**ЗАДАНИЯ**
1. На какие полевые наблюдения опирается автор работы, которая разбирается в тексте об исламистском движении в Турции?
2. Продолжите текст об исламизме и теории социальных движений после его последнего предложения.

**ТЕКСТОВЫЙ БЛОК**
Не только уличные активисты

Не только уличные активисты

t.me/AnarchyPlus
Изменённая версия довоенного текста

Продавец дешевой одежды

Что общего между BLM, блатными и беспоповцами? Все эти движения приобретали социальную власть через реорганизацию повседневности.

Стратегия мобилизации исламистского движения в Турции тоже опиралась на трансформацию повседневных практик — много больше, чем на публичные антиправительственные акции. Несмотря на это, движение успешно наращивало поддержку.

Работа "Transforming everyday life: Islamism and social movement theory" by Cihan Tuğal описывает, как именно культурный проект может стать способом получить политическую силу. Автор теоретизирует, опираясь на работы предшествующих исследователей и результаты 27 месяцев полевых наблюдений за исламистами в Стамбуле (extended case method).

Метин — уличный торговец. Он продает дешевую одежду. Свое занятие он не считает всего лишь торговлей — это также служение. Большинство своих покупателей Метин вовлекает в религиозные и политические обсуждения. С каждым призывом к молитве, Метин оставляет машину, на которой он разъезжает, продавая товар, и спешит в мечеть. Клиентам он говорит, что спасение идет прежде торговли. Метин состоит в известном религиозном ордене и политической исламистской партии, символы этих организаций он укрепил на своей потрепанной машине. Но молитвы ему недостаточно — он составил для себя список религиозных текстов для чтения, и побуждает остальных сделать то же. Знание, почерпнутое из священных текстов, он противопоставляет традиционным «мирским» взглядам, которые поддерживает секулярное государство. В его повседневных практиках смешаны ритуал, коммерция и политика.

Между 2000 и 2002 годами, главным движителем исламизма в Турции была исламистская Партия Добродетели и такие ее члены, как Метин. Их, казалось бы, незначительные усилия, позволили движению выжить и процветать.

Но давайте отступим на шаг назад и окинем взглядом чуть более широкую теоретическую перспективу.

Политика гегемонии

Существует два подхода к объяснению мобилизации движения. Первый исследует все, что традиционно ассоциируется с политикой: открытые акции, противостояние государству, институты и ресурсы (теория «политического процесса»). Второй обращает внимание на культуру и конструирование идентичностей (социология «новых социальных движений»). Принято считать, что движения на практике используют одну из двух соответствующих стратегий. Жалуясь на ограничения «политики идентичностей», Todd Gitlin высказался так: «они [левые] захватывают кафедру, пока правые захватывают Белый Дом».

В работе Cihan Tuğal, предлагается синтез этих теоретических подходов. Для этого автор использует концепт гегемонии Грамши — с добавлением идей Бурдье (помимо сознания, учитываются привычки, практики, бессознательные и полусознательные действия). Обычная политика и политика идентичностей теперь могут рассматриваться как две взаимосвязанные части политики гегемонии.

**ПРИВЕДЁННЫЕ ЗАПИСИ**
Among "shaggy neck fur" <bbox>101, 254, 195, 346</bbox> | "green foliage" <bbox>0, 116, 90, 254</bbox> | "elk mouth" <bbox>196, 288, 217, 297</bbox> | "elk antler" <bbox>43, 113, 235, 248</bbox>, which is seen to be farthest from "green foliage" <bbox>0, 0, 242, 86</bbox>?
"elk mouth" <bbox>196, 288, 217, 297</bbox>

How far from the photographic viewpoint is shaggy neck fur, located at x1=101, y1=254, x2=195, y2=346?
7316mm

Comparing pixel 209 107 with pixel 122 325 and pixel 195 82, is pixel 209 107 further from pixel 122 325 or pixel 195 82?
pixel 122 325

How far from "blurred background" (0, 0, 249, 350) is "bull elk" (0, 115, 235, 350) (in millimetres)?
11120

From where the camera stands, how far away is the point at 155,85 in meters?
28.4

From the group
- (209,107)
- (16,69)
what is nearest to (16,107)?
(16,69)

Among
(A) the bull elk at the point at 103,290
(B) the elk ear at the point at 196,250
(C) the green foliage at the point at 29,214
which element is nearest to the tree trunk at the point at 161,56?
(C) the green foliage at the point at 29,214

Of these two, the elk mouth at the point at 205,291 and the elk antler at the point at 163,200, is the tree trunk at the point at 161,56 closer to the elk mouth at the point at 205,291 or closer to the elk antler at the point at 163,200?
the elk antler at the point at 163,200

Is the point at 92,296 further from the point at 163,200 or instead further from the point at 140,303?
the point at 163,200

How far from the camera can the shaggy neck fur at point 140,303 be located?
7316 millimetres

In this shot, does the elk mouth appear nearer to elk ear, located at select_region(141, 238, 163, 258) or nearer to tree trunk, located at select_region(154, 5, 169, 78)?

**ОТВЕТЫ**
1. На результаты 27 месяцев полевых наблюдений за исламистами в Стамбуле.

2.
Гегемония — это преобладание набора таких культурных установок, символов, практик, идентичностей, расхожих идей, которые поддерживают определенную политическую систему. Гегемония определяет, что считается актуальными проблемами; что может быть высказано; как нужно воспринимать себя и других. Гегемония также предотвращает постановку определенных вопросов, осознание определенных интересов и озвучивание определенных обид.

Концепт гегемонии у Cihan Tuğal объясняет, как в обществе (и государстве) возникает власть: через установление и нормализацию повседневной рутины. Реорганизация повседневных практик связана с реорганизацией общества и государства. Некоторые движения атакуют государство, денормализуя существующие практики повседневного быта и создавая альтернативные повседневные рутины. Политическую мобилизацию можно проводить, формируя собственную систему гегемонии. Чтобы удержать Белый Дом, необходимо захватить кафедры.

Таким образом, уличное противостояние и работа с культурой — две органические части одного проекта. Пользуясь языком Грамши, «позиционная война» предшествует «маневренной». Коллективное действие предполагает сперва конструирование субъекта, конструирование норм, конструирование способов выражения проблем и обид. И конструирование повседневных практик.

Mary Bernstein показывает, как движение геев и лесбиянок меняло акценты с политики идентичности на уличную политику, в зависимости от действий государства и контрдвижений. По-видимому, новый синтетический подход позволит нам увидеть подобное гибкое смещение акцентов повсюду.

Разрушительный уличный протест (disruptive tactics) определяется в литературе как то что нарушает привычные рутины отношений. Культурная мобилизация делает то же самое, но тихой сапой, повсеместно и незаметно. Подрывая одни практики, она создает на их месте новые. Между двумя системами организации повседневности возникают конфликты и напряжённости. Конфликты множатся по мере того как новая система повседневности усиливается. Именно из них проистекают прямые политические столкновения.

Культурная часть проекта требует длительной работы: повторяющиеся беседы, дебаты, чтения, образование, ритуалы, бытовые мероприятия. Это малозаметное «молекулярное измерение» мобилизации. Только изредка оно ведет к взрыву уличных действий. Но первое необходимо для второго. Повседневные практики — это еще одно пространство «состязательной политики».

Если коротко: сперва идет культура, затем улица.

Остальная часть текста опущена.